* Source *
On Tue, 4 Jul 2023, Gerald Schaefer wrote:
> On Sat, 1 Jul 2023 21:32:38 -0700 (PDT)
> Hugh Dickins <hughd@google.com> wrote:
> > On Thu, 29 Jun 2023, Hugh Dickins wrote:
> > > 
> > > I've grown to dislike the (ab)use of pt_frag_refcount even more, to the
> > > extent that I've not even tried to verify it; but I think I do get the
> > > point now, that we need further info than just PPHHAA to know whether
> > > the page is on the list or not.  But I think that if we move where the
> > > call_rcu() is done, then the page can stay on or off the list by same
> > > rules as before (but need to check HH bits along with PP when deciding
> > > whether to allocate, and whether to list_add_tail() when freeing).  
> > 
> > No, not quite the same rules as before: I came to realize that using
> > list_add_tail() for the HH pages would be liable to put a page on the
> > list which forever blocked reuse of PP list_add_tail() pages after it
> > (could be solved by a list_move() somewhere, but we have agreed to
> > prefer simplicity).
> > 
> > I've dropped the HH bits, I'm using PageActive like we did on powerpc,
> > I've dropped most of the pte_free_*() helpers, and list_del_init() is
> > an easier way of dealing with those "is it on the list" questions.

* Parts of the exercise *
1. Reproduce a passage of the mailing-list excerpt word for word, beginning at the words "On Tue, 4 Jul" and stopping after "list_add_tail() when freeing).".
2. List every distinct name in the mailing-list excerpt that is written with a pair of parentheses at its end.
3. Pick up the mailing-list excerpt after its last sentence and continue it.

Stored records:

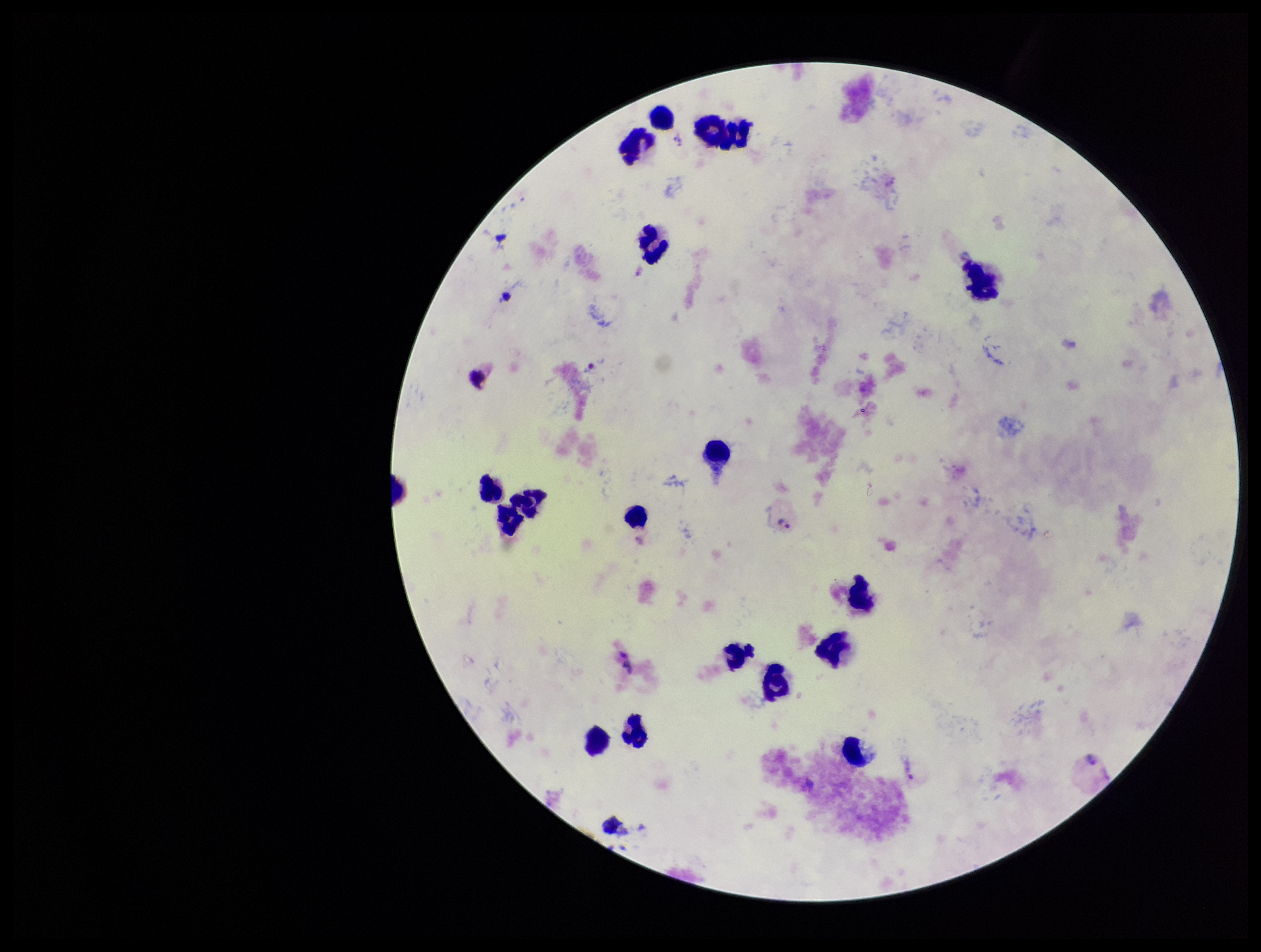

Summary:
  - Image size: 1261×952 pixels
  - Species reported for this patient: Plasmodium vivax
  - Capture: smartphone photograph through the microscope eyepiece
  - Preparation: thick
  - Patient malaria status: infected
  - Field of view: single
  - Parasite count: 5
  - Leukocyte count: 18
  - Stain: Giemsa
  - Plasmodium parasites: seen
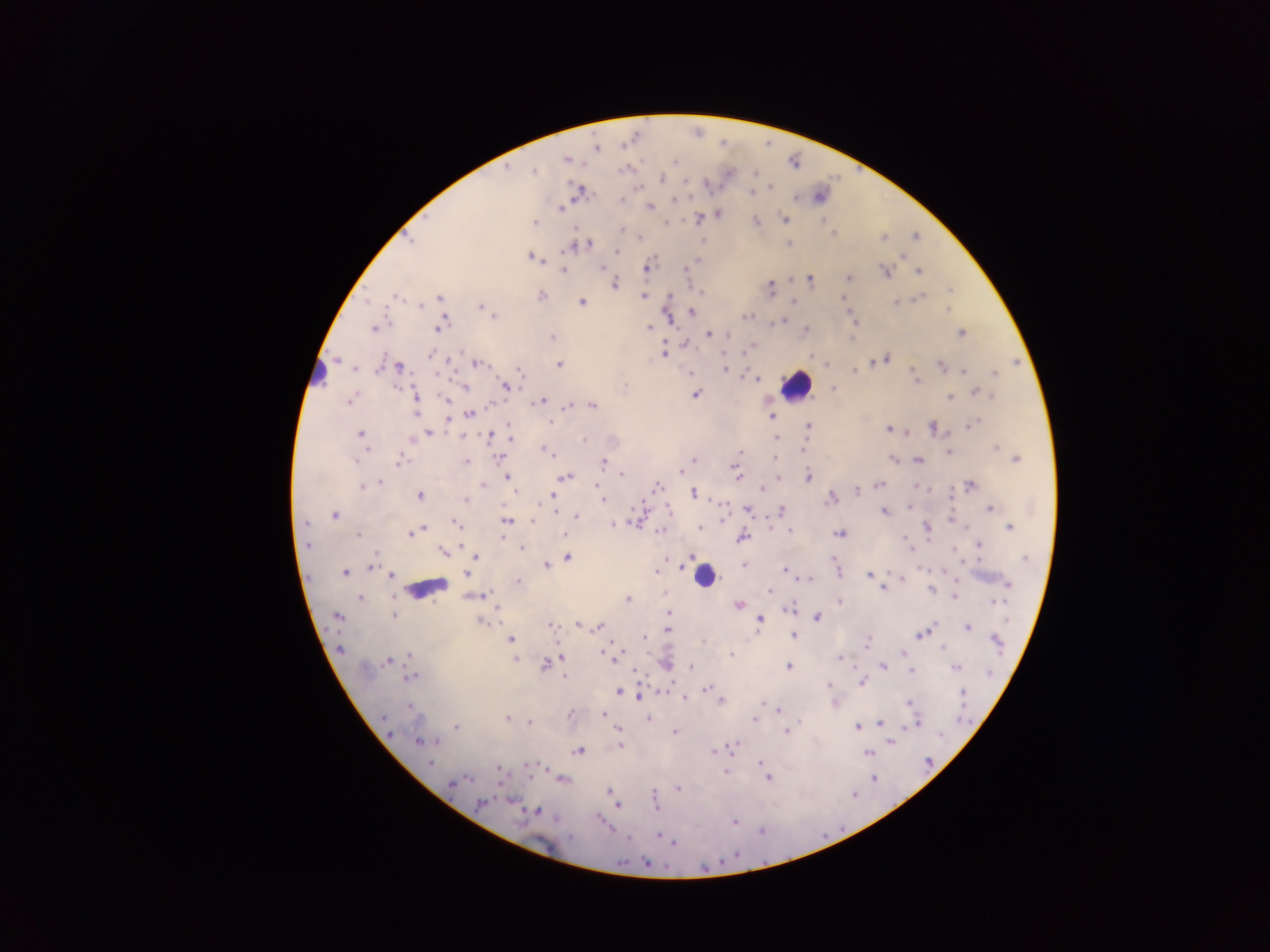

* Answers to the tasks *
1.
On Tue, 4 Jul 2023, Gerald Schaefer wrote:
> On Sat, 1 Jul 2023 21:32:38 -0700 (PDT)
> Hugh Dickins <hughd@google.com> wrote:
> > On Thu, 29 Jun 2023, Hugh Dickins wrote:
> > > 
> > > I've grown to dislike the (ab)use of pt_frag_refcount even more, to the
> > > extent that I've not even tried to verify it; but I think I do get the
> > > point now, that we need further info than just PPHHAA to know whether
> > > the page is on the list or not.  But I think that if we move where the
> > > call_rcu() is done, then the page can stay on or off the list by same
> > > rules as before (but need to check HH bits along with PP when deciding
> > > whether to allocate, and whether to list_add_tail() when freeing).

2. call_rcu(), list_add_tail(), list_move(), pte_free_*(), list_del_init()

3.
> > I expect that we shall be close to reaching agreement on...
> 
> This looks really nice, almost too good and easy to be true. I did not
> find any obvious flaw, just some comments below. It also survived LTP
> without any visible havoc, so I guess this approach is the best so far.

Phew! I'm of course glad to hear this: thanks for your efforts on it.

...
> > --- a/arch/s390/mm/pgalloc.c
> > +++ b/arch/s390/mm/pgalloc.c
> > @@ -229,6 +229,15 @@ void page_table_free_pgste(struct page *page)
> >   * logic described above. Both AA bits are set to 1 to denote a 4KB-pgtable
> >   * while the PP bits are never used, nor such a page is added to or removed
> >   * from mm_context_t::pgtable_list.
> > + *
> > + * pte_free_defer() overrides those rules: it takes the page off pgtable_list,
> > + * and prevents both 2K fragments from being reused. pte_free_defer() has to
> > + * guarantee that its pgtable cannot be reused before the RCU grace period
> > + * has elapsed (which page_table_free_rcu() does not actually guarantee).
> 
> Hmm, I think page_table_free_rcu() has to guarantee the same, i.e. not
> allow reuse before grace period elapsed. And I hope that it does so, by
> setting the PP bits, which would be noticed in page_table_alloc(), in
> case the page would be seen there.
> 
> Unlike pte_free_defer(), page_table_free_rcu() would add pages back to the
> end of the list, and so they could be seen in page_table_alloc(), but they
> should not be reused before grace period elapsed and __tlb_remove_table()
> cleared the PP bits, as far as I understand.
> 
> So what exactly do you mean with "which page_table_free_rcu() does not actually
> guarantee"?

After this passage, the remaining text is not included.